Labrador art professor aims to get Labrador Inuit art more exposure
© Photo by Bonnie Learning/The Labradorian
Dr. Heather Igloliorte chats with Gavin Edmunds after presenting information on her research into Labrador Inuit art at the North West River Interpretation Centre on Aug. 26.
Listening to Dr. Heather Igloliorte speak, it is clear she is very passionate about Labrador.
The Happy Valley-Goose Bay woman — an assistant professor of Aboriginal art history at Concordia University in Montreal — was back in her hometown this week, in a series of visits to central and coastal Labrador to promote awareness — and share her research — of Labrador Inuit art and artists.
Being of Inuit descent on her father’s side and an accomplished artist in her own right, Igloliorte said Labrador Inuit art has not been given the recognition or credit it deserves for far too long.
Igloliorte gave a presentation on that subject at the Labrador Interpretation Centre in North West River on Aug. 26.
“We should make more (art), it would be good for our communities,” she said.
“It fosters cultural pride and carries on our traditions. We would be better off if more people knew about the great culture we have in Labrador.”

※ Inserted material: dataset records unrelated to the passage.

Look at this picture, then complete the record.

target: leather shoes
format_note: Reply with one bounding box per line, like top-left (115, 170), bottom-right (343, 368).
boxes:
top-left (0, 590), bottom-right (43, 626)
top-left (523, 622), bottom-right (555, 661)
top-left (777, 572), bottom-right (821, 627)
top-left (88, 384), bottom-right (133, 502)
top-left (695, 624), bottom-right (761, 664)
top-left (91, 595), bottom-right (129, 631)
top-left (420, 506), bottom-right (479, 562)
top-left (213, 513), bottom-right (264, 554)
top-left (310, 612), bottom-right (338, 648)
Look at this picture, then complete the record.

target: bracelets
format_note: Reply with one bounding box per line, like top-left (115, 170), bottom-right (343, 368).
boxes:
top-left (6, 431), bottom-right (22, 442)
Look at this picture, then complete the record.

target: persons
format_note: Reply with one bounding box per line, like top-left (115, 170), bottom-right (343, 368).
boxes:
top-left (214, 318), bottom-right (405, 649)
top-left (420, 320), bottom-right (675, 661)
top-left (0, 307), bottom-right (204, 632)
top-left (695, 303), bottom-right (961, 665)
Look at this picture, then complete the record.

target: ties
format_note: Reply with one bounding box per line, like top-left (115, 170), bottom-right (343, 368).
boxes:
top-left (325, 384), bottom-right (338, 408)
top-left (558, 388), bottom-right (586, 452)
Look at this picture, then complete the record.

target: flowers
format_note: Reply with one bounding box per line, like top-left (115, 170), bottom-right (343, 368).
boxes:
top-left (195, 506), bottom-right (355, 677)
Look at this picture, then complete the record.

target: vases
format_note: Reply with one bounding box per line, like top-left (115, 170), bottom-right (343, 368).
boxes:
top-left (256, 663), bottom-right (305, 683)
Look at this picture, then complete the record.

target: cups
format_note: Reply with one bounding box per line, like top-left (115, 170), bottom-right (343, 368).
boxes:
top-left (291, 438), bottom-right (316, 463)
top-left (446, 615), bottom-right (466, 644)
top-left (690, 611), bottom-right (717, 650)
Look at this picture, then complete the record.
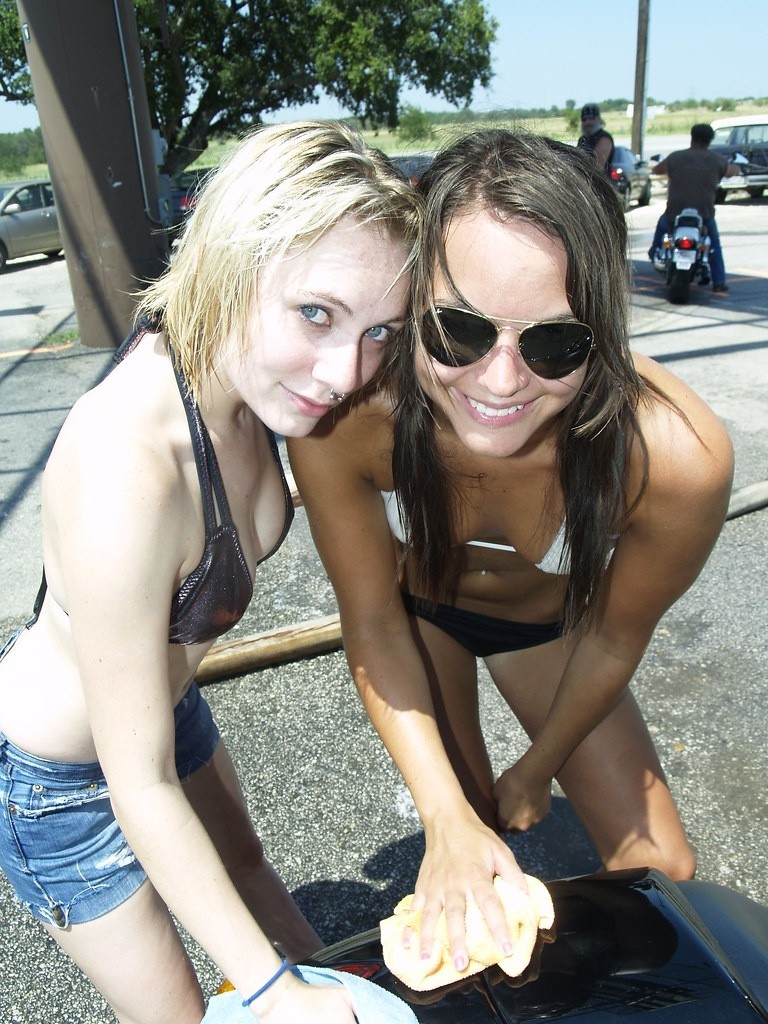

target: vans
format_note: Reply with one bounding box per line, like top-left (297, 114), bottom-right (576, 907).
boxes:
top-left (707, 115), bottom-right (768, 205)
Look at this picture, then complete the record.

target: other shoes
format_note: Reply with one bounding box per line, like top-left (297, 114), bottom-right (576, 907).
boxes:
top-left (713, 282), bottom-right (729, 294)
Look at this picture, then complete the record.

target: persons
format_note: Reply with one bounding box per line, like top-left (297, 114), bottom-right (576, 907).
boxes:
top-left (575, 103), bottom-right (615, 175)
top-left (0, 121), bottom-right (429, 1024)
top-left (285, 128), bottom-right (733, 977)
top-left (647, 124), bottom-right (741, 293)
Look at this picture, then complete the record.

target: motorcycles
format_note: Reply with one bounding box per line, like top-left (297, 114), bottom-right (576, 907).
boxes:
top-left (650, 155), bottom-right (749, 305)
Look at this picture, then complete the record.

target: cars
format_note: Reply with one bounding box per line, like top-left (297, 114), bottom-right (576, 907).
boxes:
top-left (607, 145), bottom-right (653, 211)
top-left (388, 155), bottom-right (438, 191)
top-left (0, 178), bottom-right (64, 270)
top-left (166, 167), bottom-right (218, 250)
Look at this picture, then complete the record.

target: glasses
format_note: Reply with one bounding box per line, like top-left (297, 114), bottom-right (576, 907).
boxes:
top-left (581, 115), bottom-right (596, 121)
top-left (419, 305), bottom-right (598, 380)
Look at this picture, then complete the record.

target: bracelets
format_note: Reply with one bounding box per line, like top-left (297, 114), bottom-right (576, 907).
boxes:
top-left (241, 960), bottom-right (287, 1008)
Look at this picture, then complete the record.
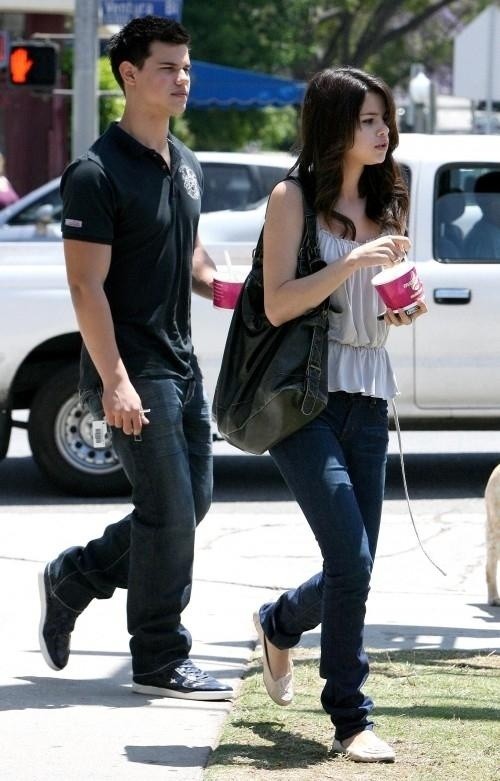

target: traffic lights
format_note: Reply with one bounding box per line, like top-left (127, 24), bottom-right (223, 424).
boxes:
top-left (7, 43), bottom-right (60, 93)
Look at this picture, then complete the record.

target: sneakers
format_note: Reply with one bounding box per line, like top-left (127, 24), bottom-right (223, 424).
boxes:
top-left (332, 738), bottom-right (395, 761)
top-left (133, 657), bottom-right (233, 699)
top-left (253, 609), bottom-right (293, 706)
top-left (38, 564), bottom-right (79, 670)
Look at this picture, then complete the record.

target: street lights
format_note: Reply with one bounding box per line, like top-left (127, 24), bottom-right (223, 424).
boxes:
top-left (410, 71), bottom-right (433, 133)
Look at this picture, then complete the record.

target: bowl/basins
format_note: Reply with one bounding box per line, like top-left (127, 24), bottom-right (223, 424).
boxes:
top-left (369, 262), bottom-right (424, 313)
top-left (214, 265), bottom-right (253, 312)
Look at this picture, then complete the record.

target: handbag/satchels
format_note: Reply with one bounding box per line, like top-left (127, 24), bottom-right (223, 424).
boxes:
top-left (212, 259), bottom-right (328, 454)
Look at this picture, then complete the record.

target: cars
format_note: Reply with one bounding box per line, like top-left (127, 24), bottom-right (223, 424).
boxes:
top-left (2, 151), bottom-right (302, 246)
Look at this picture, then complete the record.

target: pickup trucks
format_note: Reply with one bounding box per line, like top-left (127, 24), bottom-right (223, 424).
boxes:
top-left (1, 129), bottom-right (500, 499)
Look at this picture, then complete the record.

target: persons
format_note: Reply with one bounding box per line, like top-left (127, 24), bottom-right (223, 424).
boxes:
top-left (39, 15), bottom-right (239, 703)
top-left (465, 172), bottom-right (500, 263)
top-left (244, 69), bottom-right (425, 768)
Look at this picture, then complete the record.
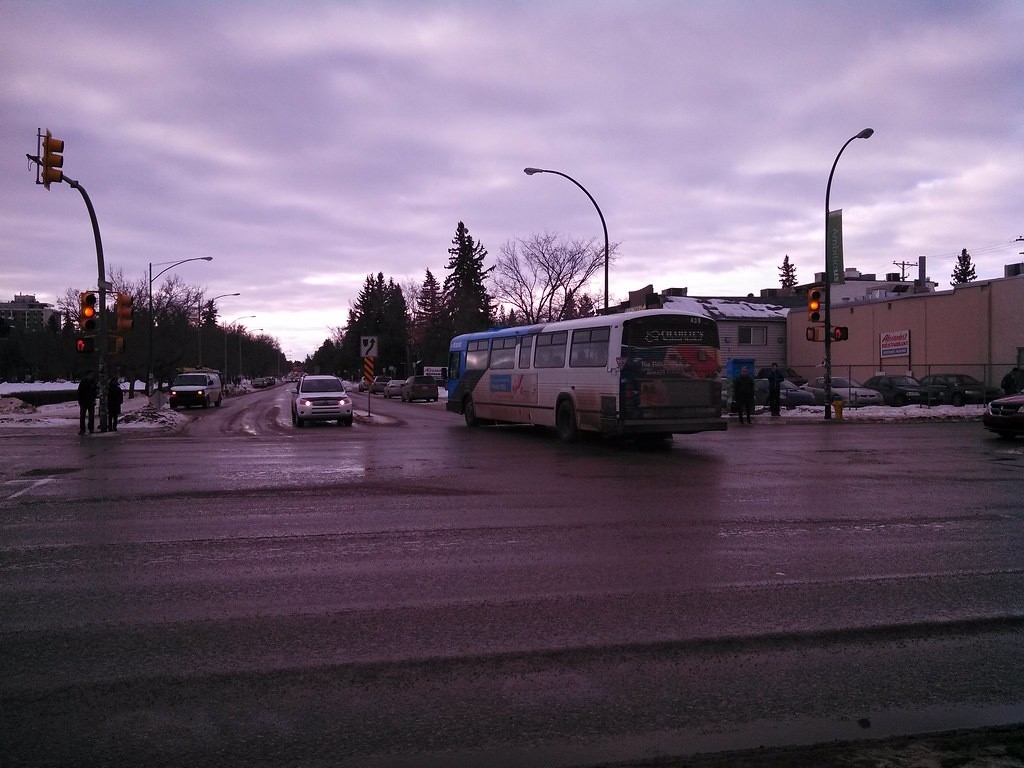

Igloliorte is doing her best to do just that.
She recently completed a 487-page dissertation which speaks to the first art history of the Nunatsiavummiut (Labrador Inuit), focusing on over 400 years of post-contact production, Nunatsiavummi Sananguagusigisimajangit /Nunatsiavut Art History: Continuity, Resilience, and Transformation in Inuit Art (2013).
She is also currently working with the Nunatsiavut Territory to bring the arts and culture of the Nunatsiavummiut to light through several ongoing and multiplatform collaborative community-based projects. One of these is projects, the creation of a large scale touring exhibition of Nunatsiavut contemporary art, is being coordinated through the SSHRC Partnership Grant Mobilizing Inuit Cultural Heritage: a multi-media/multi-platform re-engagement of voice in visual art and performance (2013 - 2017).
One of the biggest pieces of research she conducted for her study was interviewing approximately 60 Inuit artists from all over Labrador in 2011.
“I wanted to get a sense of what artists wanted to see happen and issues they wanted addressed,” said Igloliorte.
She said many artists shared similar concerns.
"They feel the quality of items they produce is limited because of the tourist art market, and they would be more willing to take on more ambitious projects to the best of their abilities, if the opportunity (to sell it) was there."
Igloliorte said the highest productivity for artists are during the fall and spring, as most people are very busy during the summer with other activities, including hunting fishing and travelling, so there are times when the local craft shops sell out.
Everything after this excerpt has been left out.